Armstrong adds that the technique has applications beyond chemistry. ’Some enzymes are superb catalysts of reactions that are important in emerging energy technologies such as fuel cells,’ he says. ’We’re looking at the oxidation and the production of hydrogen. These processes occur in enzymes called hydrogenases, which are widespread throughout the microbial world, and extremely efficient.’
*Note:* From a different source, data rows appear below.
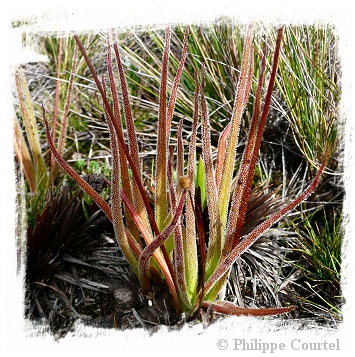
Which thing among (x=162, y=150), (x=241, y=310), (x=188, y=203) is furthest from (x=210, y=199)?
(x=241, y=310)

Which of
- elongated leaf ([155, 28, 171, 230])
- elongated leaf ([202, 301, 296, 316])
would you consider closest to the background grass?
elongated leaf ([202, 301, 296, 316])

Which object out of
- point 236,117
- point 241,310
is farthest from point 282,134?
point 241,310

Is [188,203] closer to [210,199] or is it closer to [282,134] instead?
[210,199]

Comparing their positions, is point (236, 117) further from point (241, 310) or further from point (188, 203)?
point (241, 310)

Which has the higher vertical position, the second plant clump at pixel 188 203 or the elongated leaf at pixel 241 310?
the second plant clump at pixel 188 203

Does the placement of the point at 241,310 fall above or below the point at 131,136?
below

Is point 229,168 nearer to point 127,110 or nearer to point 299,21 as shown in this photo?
point 127,110

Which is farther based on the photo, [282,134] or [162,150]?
[282,134]

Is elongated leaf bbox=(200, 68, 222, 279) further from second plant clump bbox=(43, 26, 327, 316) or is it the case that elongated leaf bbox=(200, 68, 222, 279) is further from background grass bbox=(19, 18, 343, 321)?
background grass bbox=(19, 18, 343, 321)

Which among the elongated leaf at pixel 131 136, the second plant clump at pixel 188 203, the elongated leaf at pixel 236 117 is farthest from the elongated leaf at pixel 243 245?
the elongated leaf at pixel 131 136

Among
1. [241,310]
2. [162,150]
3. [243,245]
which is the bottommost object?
[241,310]

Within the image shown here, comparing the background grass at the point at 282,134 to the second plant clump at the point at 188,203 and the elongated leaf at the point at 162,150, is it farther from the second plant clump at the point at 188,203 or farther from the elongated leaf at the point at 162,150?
the elongated leaf at the point at 162,150

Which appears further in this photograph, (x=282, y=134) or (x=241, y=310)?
(x=282, y=134)
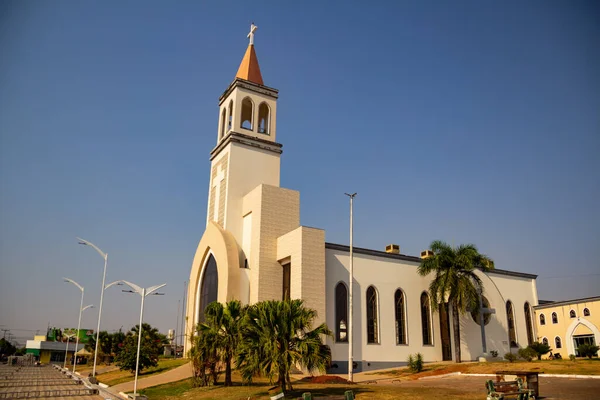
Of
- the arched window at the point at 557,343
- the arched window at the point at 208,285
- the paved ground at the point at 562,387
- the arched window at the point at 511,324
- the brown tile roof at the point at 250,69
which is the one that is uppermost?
the brown tile roof at the point at 250,69

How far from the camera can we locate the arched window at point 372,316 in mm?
38875

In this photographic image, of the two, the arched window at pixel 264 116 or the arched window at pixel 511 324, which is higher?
the arched window at pixel 264 116

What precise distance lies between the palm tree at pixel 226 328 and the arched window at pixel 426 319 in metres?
20.1

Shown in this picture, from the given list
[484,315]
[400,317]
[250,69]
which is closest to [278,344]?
[400,317]

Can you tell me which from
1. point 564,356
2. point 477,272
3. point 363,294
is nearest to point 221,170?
point 363,294

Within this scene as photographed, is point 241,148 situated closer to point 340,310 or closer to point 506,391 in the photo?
point 340,310

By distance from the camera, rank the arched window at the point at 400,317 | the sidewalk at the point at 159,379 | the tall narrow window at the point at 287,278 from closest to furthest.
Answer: the sidewalk at the point at 159,379 → the tall narrow window at the point at 287,278 → the arched window at the point at 400,317

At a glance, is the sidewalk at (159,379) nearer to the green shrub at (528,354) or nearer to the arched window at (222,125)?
the arched window at (222,125)

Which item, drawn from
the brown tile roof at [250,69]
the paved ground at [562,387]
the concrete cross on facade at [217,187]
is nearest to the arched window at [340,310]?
the paved ground at [562,387]

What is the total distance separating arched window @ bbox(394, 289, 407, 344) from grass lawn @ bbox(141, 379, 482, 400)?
52.0 feet

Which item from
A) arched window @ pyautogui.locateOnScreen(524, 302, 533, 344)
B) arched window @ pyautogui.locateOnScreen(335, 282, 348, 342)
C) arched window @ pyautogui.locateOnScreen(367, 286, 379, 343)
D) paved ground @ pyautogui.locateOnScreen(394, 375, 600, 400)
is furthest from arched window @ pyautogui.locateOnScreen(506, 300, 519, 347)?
paved ground @ pyautogui.locateOnScreen(394, 375, 600, 400)

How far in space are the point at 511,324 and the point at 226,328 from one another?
32626 mm

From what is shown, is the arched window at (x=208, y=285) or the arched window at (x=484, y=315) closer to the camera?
the arched window at (x=208, y=285)

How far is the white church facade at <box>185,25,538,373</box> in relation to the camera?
1473 inches
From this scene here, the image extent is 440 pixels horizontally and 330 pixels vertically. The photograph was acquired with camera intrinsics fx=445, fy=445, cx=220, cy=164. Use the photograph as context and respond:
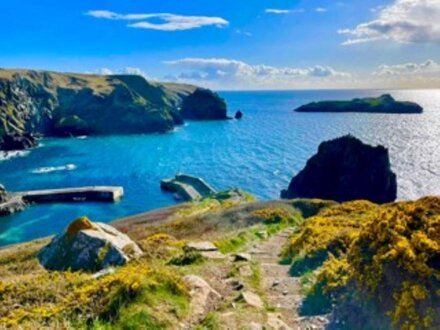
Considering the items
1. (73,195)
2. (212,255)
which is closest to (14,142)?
(73,195)

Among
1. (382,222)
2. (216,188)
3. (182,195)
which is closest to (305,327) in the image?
(382,222)

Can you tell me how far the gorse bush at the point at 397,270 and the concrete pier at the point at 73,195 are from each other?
267 feet

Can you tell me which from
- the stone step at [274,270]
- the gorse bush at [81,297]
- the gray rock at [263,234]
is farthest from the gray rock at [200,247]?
the gray rock at [263,234]

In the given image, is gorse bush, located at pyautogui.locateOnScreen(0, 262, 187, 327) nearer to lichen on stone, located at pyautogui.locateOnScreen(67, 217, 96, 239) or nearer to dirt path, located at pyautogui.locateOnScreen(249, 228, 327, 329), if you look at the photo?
dirt path, located at pyautogui.locateOnScreen(249, 228, 327, 329)

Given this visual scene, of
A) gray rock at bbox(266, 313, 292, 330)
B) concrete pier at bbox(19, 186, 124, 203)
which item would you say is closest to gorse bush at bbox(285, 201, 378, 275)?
gray rock at bbox(266, 313, 292, 330)

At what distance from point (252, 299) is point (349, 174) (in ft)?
243

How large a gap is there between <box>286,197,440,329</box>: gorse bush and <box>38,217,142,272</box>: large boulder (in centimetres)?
835

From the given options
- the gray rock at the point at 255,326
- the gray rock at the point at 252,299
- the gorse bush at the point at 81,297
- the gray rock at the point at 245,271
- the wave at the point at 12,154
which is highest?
the gorse bush at the point at 81,297

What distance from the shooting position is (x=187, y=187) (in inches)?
3661

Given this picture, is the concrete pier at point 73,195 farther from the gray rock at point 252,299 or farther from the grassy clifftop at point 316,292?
the gray rock at point 252,299

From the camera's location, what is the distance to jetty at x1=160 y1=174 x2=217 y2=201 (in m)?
89.5

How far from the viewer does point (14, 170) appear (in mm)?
119312

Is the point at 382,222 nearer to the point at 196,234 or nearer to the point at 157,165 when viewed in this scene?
the point at 196,234

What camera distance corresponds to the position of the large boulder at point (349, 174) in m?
83.4
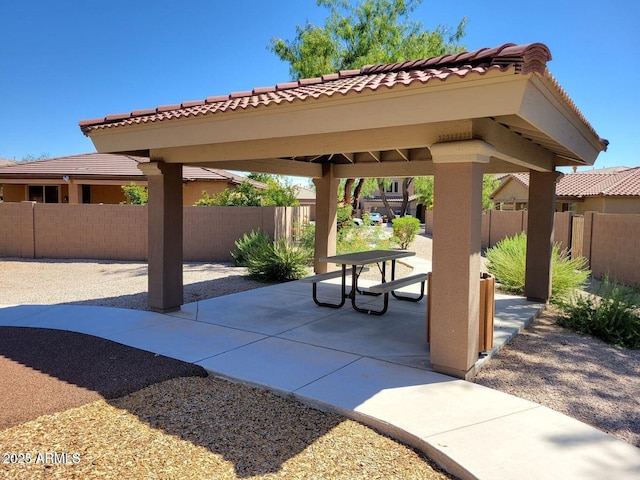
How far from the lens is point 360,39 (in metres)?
21.4

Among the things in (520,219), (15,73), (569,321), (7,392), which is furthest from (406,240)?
(15,73)

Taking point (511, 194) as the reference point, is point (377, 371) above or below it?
below

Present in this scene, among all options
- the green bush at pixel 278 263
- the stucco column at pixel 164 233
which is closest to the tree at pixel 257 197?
the green bush at pixel 278 263

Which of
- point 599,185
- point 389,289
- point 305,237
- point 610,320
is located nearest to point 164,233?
point 389,289

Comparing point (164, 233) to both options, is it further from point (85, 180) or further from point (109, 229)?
point (85, 180)

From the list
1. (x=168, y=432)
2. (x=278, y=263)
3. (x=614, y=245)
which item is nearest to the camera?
(x=168, y=432)

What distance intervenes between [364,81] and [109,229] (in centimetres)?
1307

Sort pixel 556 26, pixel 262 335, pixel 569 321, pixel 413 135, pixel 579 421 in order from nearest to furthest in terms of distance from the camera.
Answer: pixel 579 421
pixel 413 135
pixel 262 335
pixel 569 321
pixel 556 26

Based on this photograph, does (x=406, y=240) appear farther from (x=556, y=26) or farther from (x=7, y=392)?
(x=7, y=392)

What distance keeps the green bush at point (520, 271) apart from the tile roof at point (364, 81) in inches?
225

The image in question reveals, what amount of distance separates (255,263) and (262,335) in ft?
18.3

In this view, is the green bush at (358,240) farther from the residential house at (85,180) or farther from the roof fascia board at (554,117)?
the roof fascia board at (554,117)

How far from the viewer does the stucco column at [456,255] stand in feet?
16.7

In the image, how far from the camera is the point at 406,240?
21.5 metres
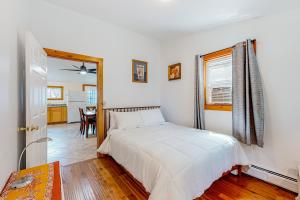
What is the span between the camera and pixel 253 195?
1.75 meters

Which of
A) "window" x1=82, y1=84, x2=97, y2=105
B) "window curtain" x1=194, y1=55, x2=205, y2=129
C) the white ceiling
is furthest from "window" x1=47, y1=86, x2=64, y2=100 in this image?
"window curtain" x1=194, y1=55, x2=205, y2=129

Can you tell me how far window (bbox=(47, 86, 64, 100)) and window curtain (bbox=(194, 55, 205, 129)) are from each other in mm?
6990

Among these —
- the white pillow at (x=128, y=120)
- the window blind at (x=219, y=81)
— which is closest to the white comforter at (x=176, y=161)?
the white pillow at (x=128, y=120)

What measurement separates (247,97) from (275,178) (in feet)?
3.94

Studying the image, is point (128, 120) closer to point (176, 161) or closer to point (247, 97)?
point (176, 161)

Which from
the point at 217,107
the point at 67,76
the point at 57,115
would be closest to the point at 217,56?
the point at 217,107

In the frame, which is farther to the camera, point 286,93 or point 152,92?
point 152,92

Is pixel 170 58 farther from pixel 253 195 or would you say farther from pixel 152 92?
pixel 253 195

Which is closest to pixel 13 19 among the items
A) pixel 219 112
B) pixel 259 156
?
pixel 219 112

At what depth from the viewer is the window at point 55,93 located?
6.88 meters

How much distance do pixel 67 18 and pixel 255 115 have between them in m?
3.49

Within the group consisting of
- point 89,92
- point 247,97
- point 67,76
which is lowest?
point 247,97

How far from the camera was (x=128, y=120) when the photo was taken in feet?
8.91

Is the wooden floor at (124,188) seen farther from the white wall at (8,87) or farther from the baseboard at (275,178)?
the white wall at (8,87)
In the past, his group has made comparisons between the active sites of iron- and nickel-containing enzymes, and the expensive platinum catalysts that are used in fuel cells in vehicles. ’We find that they compare well, and the upshot of that is that it must be possible in the future to produce alternatives to platinum. While the answer may not lie in enzymes, we have shown that platinum is not essential and it will definitely be possible to make alternative electrocatalysts using cheap materials.’
Sticking and stacking
Chris Hunter, from the University of Sheffield, has been rewarded for pioneering work stemming from his PhD studies at the University of Cambridge - research which led to one of the most cited chemistry papers of the past two decades. ’It looked at the basic theory of how aromatic groups stack, and I’ve been applying it ever since then,’ he says. ’We look at chemical model systems to try and understand intermolecular interactions.’ This involves carefully designing molecules so that specific physical properties can be explored, and then extended to more complex systems.
’Much of what we’ve done looks at functional group interactions,’ he explains. ’We designed a model experiment to look at these in more complex systems, to dissect out a single binding interaction from among all the rest, and then quantify it experimentally.’
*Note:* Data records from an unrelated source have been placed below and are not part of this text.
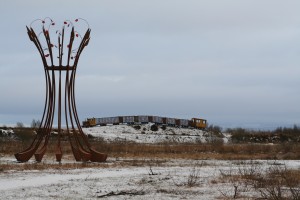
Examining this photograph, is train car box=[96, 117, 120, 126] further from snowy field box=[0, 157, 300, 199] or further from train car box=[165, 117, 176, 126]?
snowy field box=[0, 157, 300, 199]

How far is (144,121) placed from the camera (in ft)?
161

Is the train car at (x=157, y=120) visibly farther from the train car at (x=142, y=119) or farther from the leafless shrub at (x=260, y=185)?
the leafless shrub at (x=260, y=185)

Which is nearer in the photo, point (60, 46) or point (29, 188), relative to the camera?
point (29, 188)

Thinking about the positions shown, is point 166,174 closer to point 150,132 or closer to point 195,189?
point 195,189

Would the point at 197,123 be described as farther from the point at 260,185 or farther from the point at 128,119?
the point at 260,185

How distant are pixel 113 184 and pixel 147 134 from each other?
3049cm

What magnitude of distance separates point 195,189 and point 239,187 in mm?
1057

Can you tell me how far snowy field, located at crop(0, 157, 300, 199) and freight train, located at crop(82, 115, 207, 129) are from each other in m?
32.9

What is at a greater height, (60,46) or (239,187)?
(60,46)

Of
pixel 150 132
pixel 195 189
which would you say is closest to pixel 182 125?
pixel 150 132

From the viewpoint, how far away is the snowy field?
9898 mm

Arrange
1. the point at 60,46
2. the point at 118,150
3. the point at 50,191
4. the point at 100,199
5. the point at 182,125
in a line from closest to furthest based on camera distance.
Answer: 1. the point at 100,199
2. the point at 50,191
3. the point at 60,46
4. the point at 118,150
5. the point at 182,125

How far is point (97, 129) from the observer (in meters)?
43.8

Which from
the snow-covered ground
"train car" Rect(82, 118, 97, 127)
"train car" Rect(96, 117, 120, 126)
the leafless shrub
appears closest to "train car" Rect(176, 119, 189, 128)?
the snow-covered ground
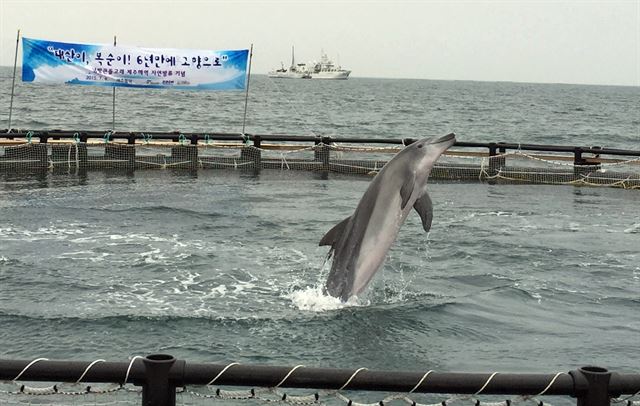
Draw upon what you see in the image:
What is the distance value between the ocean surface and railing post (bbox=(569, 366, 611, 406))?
5079mm

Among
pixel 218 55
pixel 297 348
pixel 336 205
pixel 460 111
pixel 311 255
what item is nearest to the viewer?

He’s also been measuring the magnitudes of the cooperative effects between molecules’ delocalised electrons which help them to stick together. ’When there are multiple interactions between molecules, the stability increases, and we’ve been trying to quantify this. The ultimate aim is to develop computational models that can be used to make predictions in other systems. We now have an aromatic stacking model that we are using to predict the structure of DNA as a function of its sequence, and look at how DNA is organised in the nucleus of a cell.’
His latest interest is in solvent effects and interactions. ’We hope our supramolecular model systems will enable us to design molecules that will bind in competitive solvents so we can quantify the interactions that are going on, giving a new approach to addressing the problems of solvation.’
At the University of Liverpool, Matt Rosseinsky specialises in making a wide range of new materials, and investigating their structure-property-composition relationships.
’We’re interested in superconductivity, ionic conducting materials for fuel cell applications, dielectric and ferroelectric materials for communications technologies, and porous materials,’ he says. Rosseinsky has helped to discover a series of superconducting salts based on fullerenes, and in April unveiled Cs3C60,1 which superconducts at 38K - the highest observed transition temperature for a molecule-based superconductor.
His research stems from a desire to find ways to chemically control the structures of extended solids, and Rosseinsky has developed a set of techniques to enable this. ’I’m particularly excited about growing materials in a controlled "unit cell by unit cell" way, using thin film deposition techniques,’ he says.
Meanwhile, Derek Fray, of the University of Cambridge, has been distinguished for ’his versatile and far-reaching work in the field of materials chemistry.’ His research in electrochemistry has led to novel gas sensors and an improved method for extracting titanium.
The west coast twist
Philip Stephens, of the University of Southern California in Los Angeles, also becomes a Fellow thanks to his work on characterising electronic and stereochemical molecular structure using circularly polarised light. He developed magnetic circular dichroism spectroscopy, which is now commonly used to look at transition metal coordination complexes, particularly to characterise the active sites of metalloproteins.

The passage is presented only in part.